Everyone who is familiar with A/B testing knows that not all tests have a clear winner. A bunch of criteria affects the test results. If any of these criteria is not good enough, the test results are considered unreliable. A confidence level is the exact value that identifies which test results are worth trusting and which tests require updating. This is a common term used in statistical hypothesis testing and used by the majority of companies that offers A/B testing, like Google or Amazon.
On our experiment page, we explain confidence as the statistical measurement used to gauge the reliability of an estimate. E.g. a 95% confidence indicates that the results of the experiment will hold true 95 times out of 100. In other words, the confidence level shows whether your test results are statistically important or not.

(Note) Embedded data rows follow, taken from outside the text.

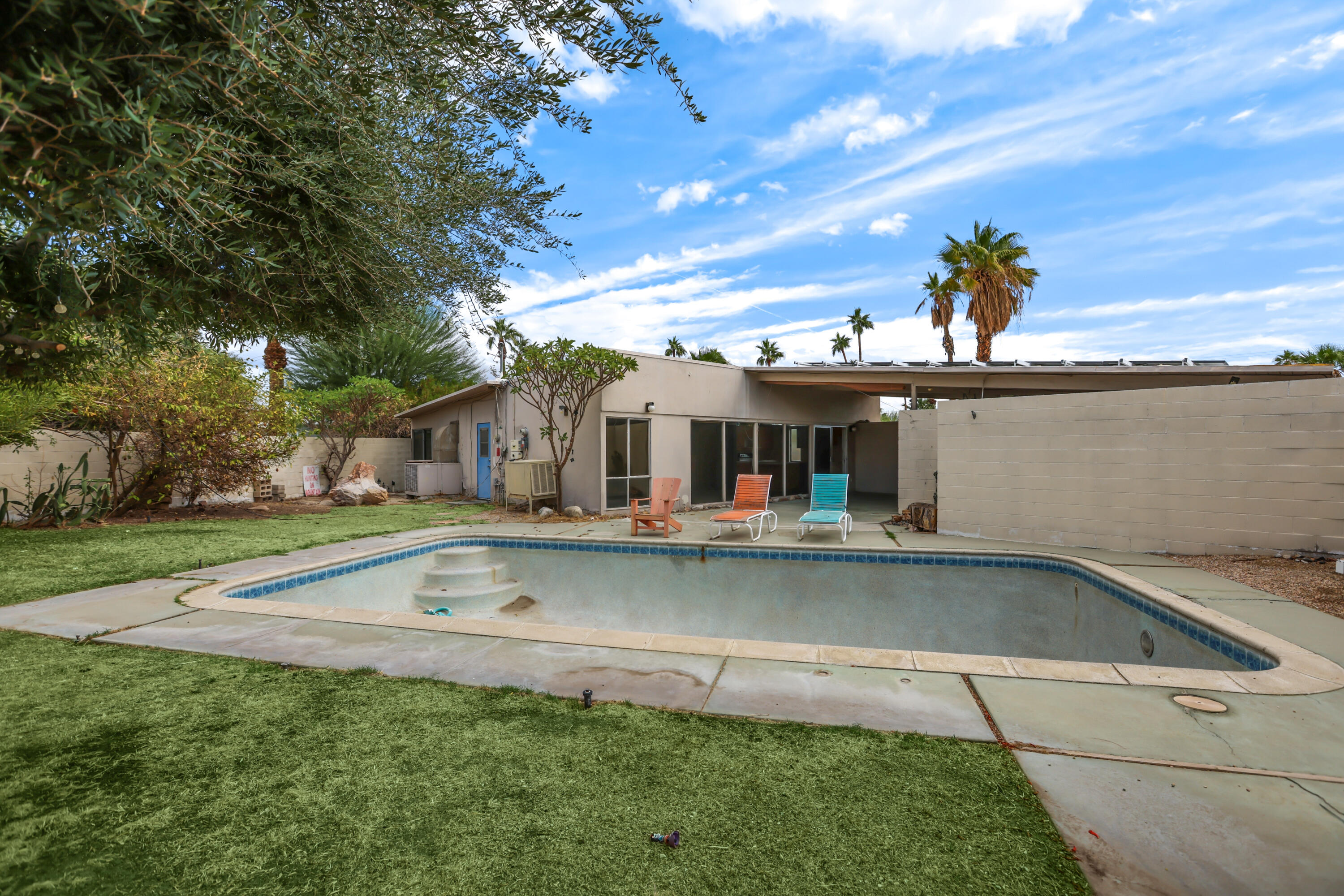 2839 North Davis Way Palm Springs, CA 92262 - Photo 26 of 29 a view of a house with pool and a yard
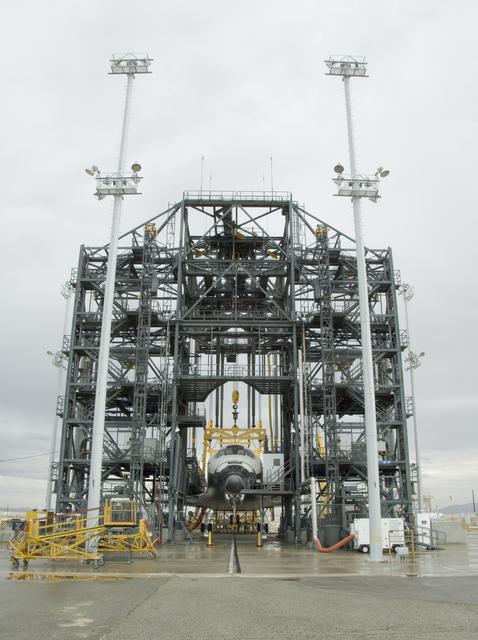 NASA image: Under soggy skies on a Sunday morning, the Space Shuttle Endeavour is encased in the Mate-DeMate gantry during turnaround processing at NASA DFRC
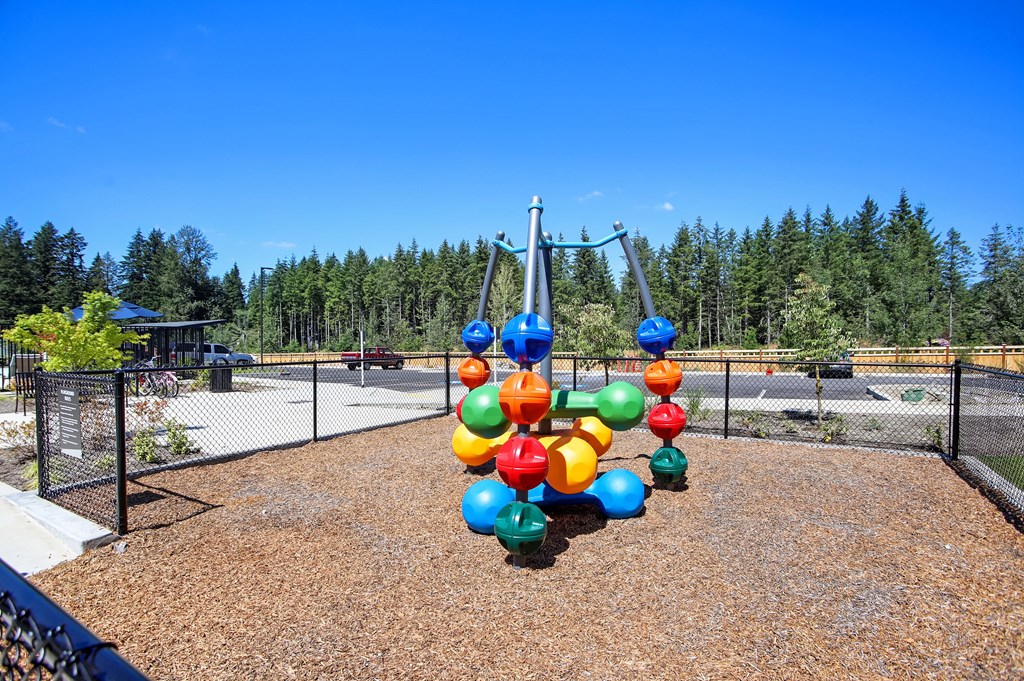 a playground with a swing set with colorful balloons on it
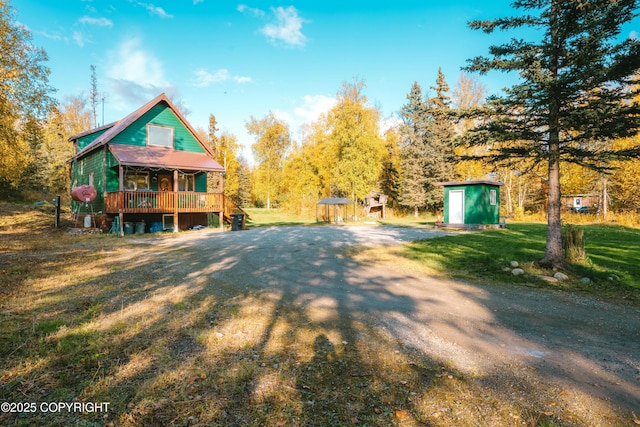 back of property with a porch, a yard, an outdoor structure, a storage unit, and metal roof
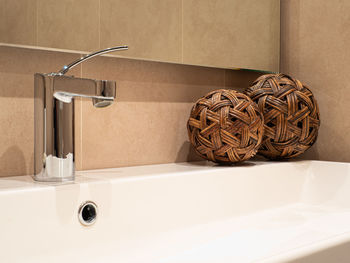 Close-up of faucet in bathroom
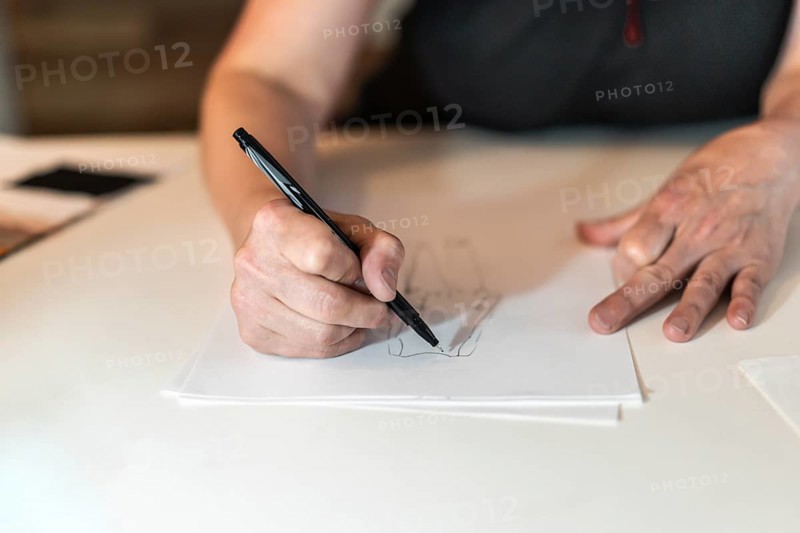 Close-up of a fashion desinger drawing with a pencil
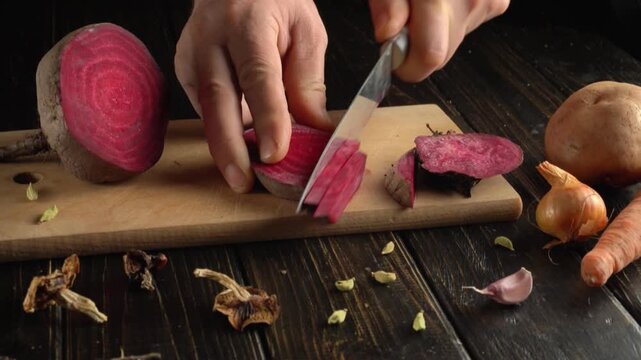 Hands slicing a red beet on a wooden cutting board with a kitchen knife, surrounded by onion, carrot, potato, garlic, and dried herbs in a rustic kitchen setting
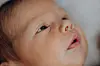 Nærbilde av en babys ansikt. Øynene er åpne.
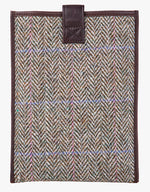 Reverse view of Harris Tweed tablet case in pastel check trimmed with leather.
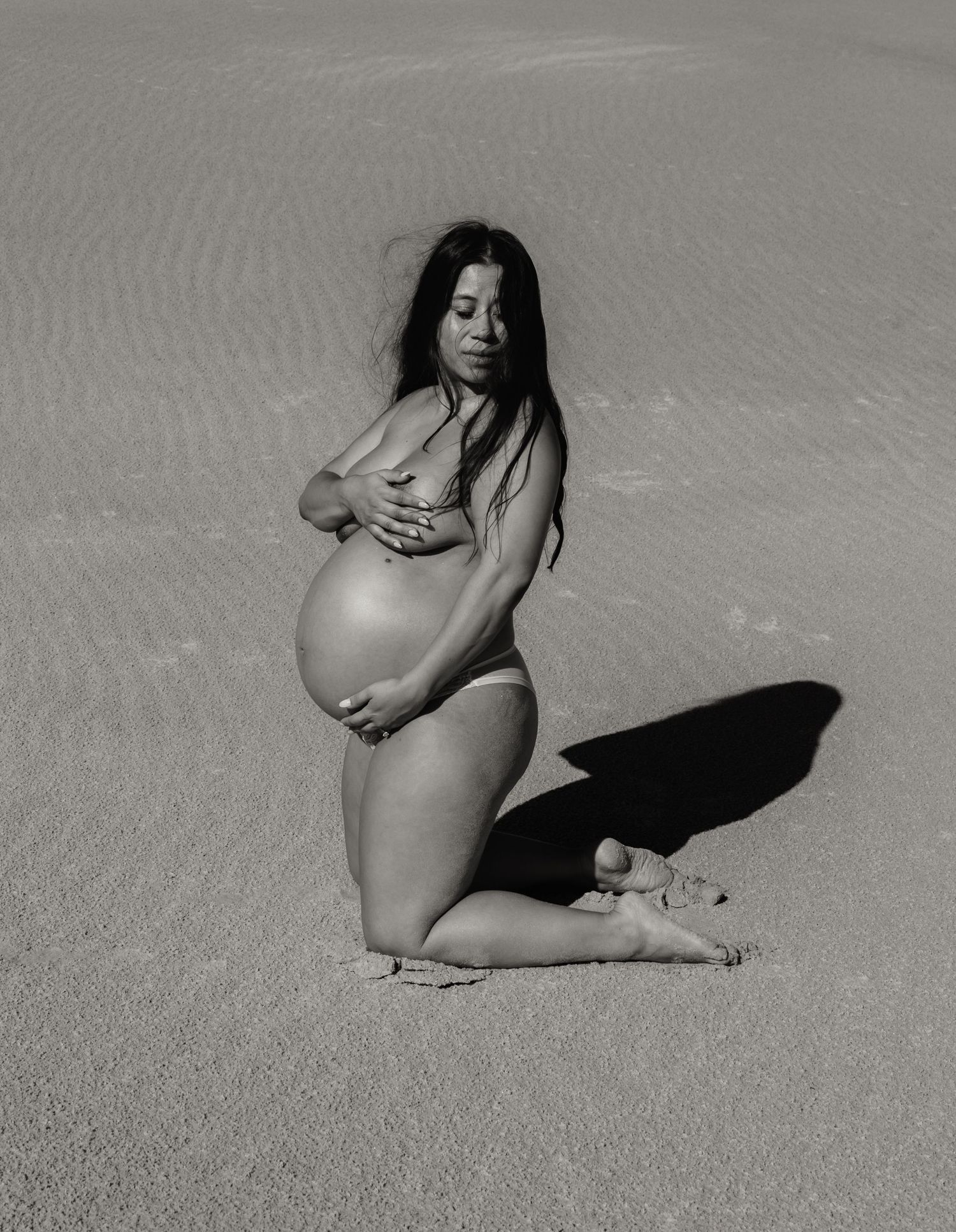 Pregnant mum kneels on sand with her eyes closed and holding her baby in her belly.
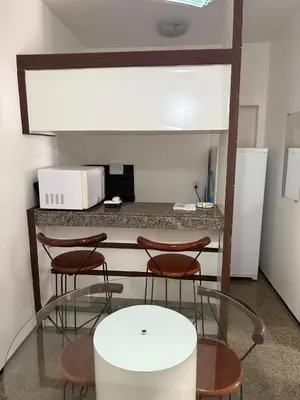 A cozinha ou kitchenette de Villa Costeira Flat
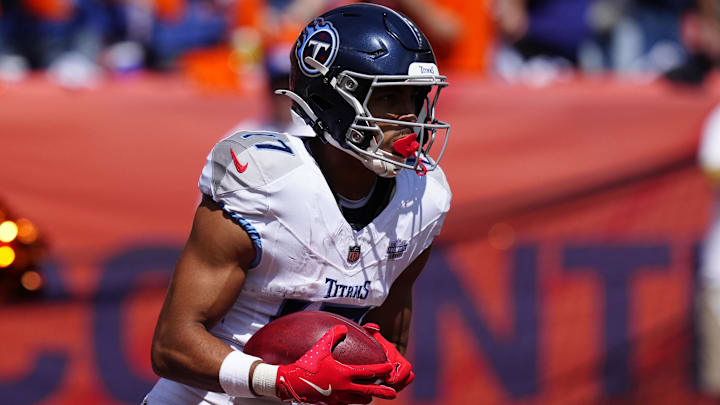 Tennessee Titans wide receiver Chimere Dike returns a kick off against the Denver Broncos.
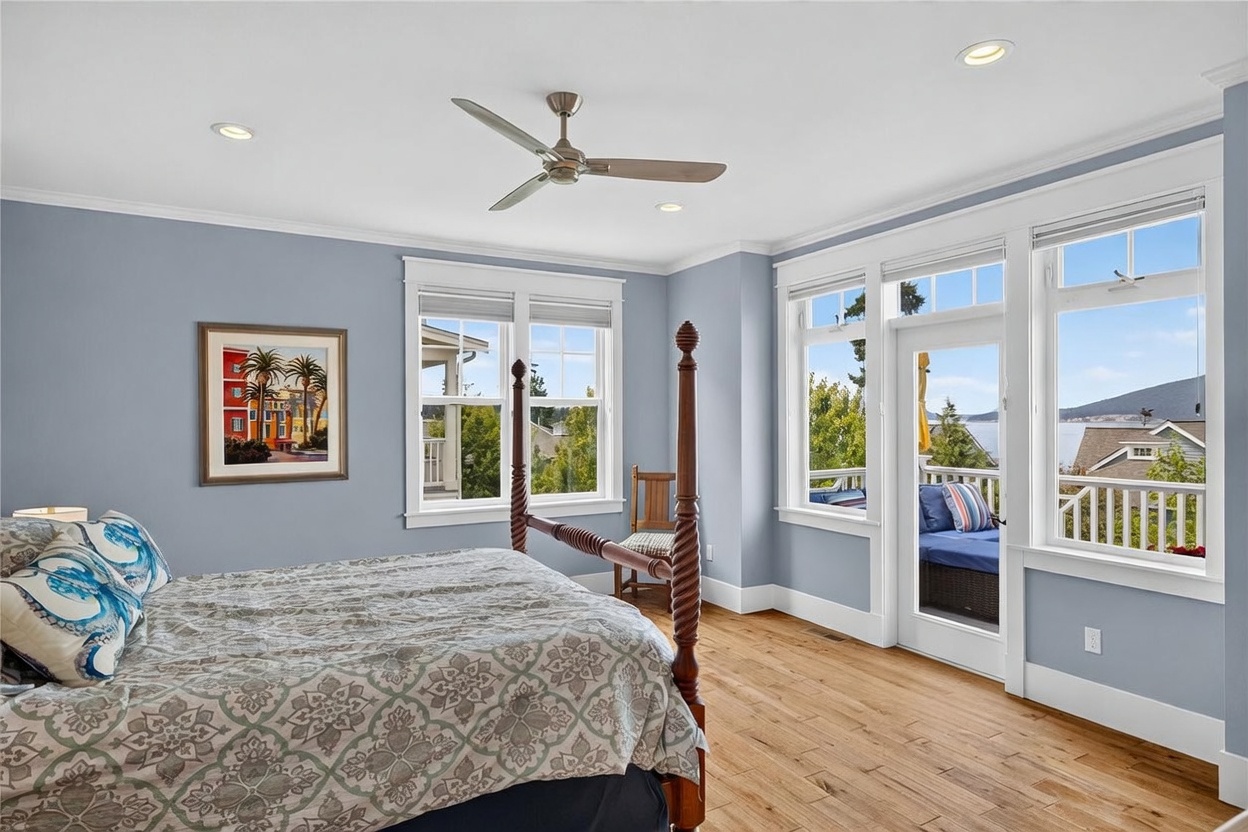 This bright and airy primary bedroom features light blue walls, warm-toned wood flooring, and a classic four-poster bed with a patterned duvet. Large windows and a glass door provide ample natural light and offer a scenic view of the water and surrounding landscape. A ceiling fan and recessed lighting complete the space, which opens directly onto a private balcony.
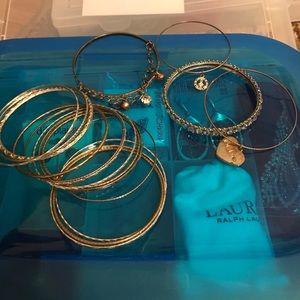 Set of silver, gold and some with charm bangles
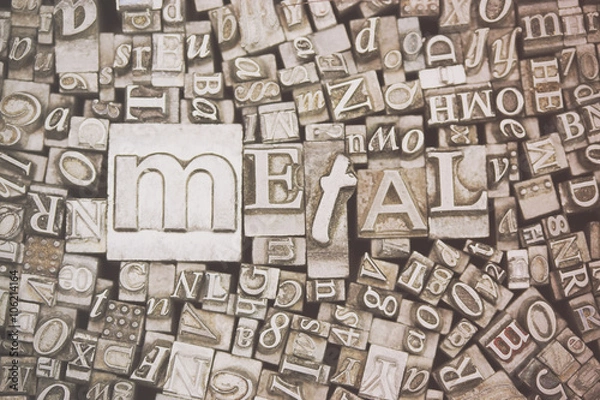 Fototapeta Close up of typeset letters with the word Metal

We won’t bore you with the details, but what we counted and considered are the things which matter when calculating:
In short words: we take the number of visitors driven to each variation and their conversion rates. Then we use this data to calculate errors possibilities for each variation and the measure of the average deviation.
When A/B testing it’s vital to understand that the conversion rate is an estimated value. You never know whether the next person who visits your experiment will decrease or increase the conversion rate. The conversion you see on the dashboard is based on the data we’ve already received. With more visitors driven to the page, the estimated conversion starts approaching the true conversion rate. That’s why it’s vital to drive a sufficient number of users to your experiment.
Conversion rates are used for calculating possibilities of errors. These error values help us make sure that the results are indeed improving conversions and that it’s not just a matter of chance. Let’s assume you have 50 visitors driven to your experiment. If 49 of them installed the control variation, you can be fairly certain that your chance for error is low. However, if 24 users install the control variation and 26 install the testing variation, then it’s more likely that it’s a matter of chance. In this case, you can’t wrap up your experiment.
We also calculate the measure of average deviation to find the chances that one winning alternative performed better than the second winning alternative. Then we take this measure and look at a table of standard normal distribution to find the corresponding confidence interval. That’s how the confidence level is obtained.
3 don’ts when viewing the confidence level:
- Do not change experiment settings in the middle of the test. It can spoil your test and your investment in A/B testing becomes a waste.
- Don’t stop it too early. It helps to allow more factors to impact the testing. Ideally, you should run your test for 10 days.
- The confidence level can vary throughout the A/B experiment. Don’t panic – it’s normal.